* **STUDY MATERIAL**
=== Section Start ===
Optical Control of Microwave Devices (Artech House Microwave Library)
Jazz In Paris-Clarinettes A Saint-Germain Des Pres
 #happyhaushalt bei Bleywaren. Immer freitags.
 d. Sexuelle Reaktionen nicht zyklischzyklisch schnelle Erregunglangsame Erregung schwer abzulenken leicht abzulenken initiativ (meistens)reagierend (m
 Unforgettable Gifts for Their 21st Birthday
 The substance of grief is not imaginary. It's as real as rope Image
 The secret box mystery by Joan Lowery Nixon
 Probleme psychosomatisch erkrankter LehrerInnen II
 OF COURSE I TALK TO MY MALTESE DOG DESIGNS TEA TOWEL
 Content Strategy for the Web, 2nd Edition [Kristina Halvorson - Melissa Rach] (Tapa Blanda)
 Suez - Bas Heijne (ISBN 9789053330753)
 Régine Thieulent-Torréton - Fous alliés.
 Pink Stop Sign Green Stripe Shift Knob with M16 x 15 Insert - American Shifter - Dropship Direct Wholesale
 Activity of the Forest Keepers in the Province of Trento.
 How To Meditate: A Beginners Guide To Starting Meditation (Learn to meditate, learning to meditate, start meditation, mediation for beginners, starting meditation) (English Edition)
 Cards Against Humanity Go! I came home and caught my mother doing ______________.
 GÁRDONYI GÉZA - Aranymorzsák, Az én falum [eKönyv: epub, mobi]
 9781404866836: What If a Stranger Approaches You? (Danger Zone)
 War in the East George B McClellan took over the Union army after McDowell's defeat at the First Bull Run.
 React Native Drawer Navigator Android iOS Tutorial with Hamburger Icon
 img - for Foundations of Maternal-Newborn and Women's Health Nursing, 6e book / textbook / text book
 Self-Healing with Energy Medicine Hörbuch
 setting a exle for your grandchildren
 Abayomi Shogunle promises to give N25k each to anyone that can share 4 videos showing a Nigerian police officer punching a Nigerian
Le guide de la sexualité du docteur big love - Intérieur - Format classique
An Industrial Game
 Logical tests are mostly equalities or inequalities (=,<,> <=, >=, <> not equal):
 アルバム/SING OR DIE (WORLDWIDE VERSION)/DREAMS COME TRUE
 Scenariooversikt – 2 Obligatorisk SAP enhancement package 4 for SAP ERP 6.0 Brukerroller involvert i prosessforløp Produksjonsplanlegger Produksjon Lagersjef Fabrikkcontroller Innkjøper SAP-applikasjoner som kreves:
=== Section End ===
For the word "Edition", count the lines in the records that contain it. Give the number and no other words.

2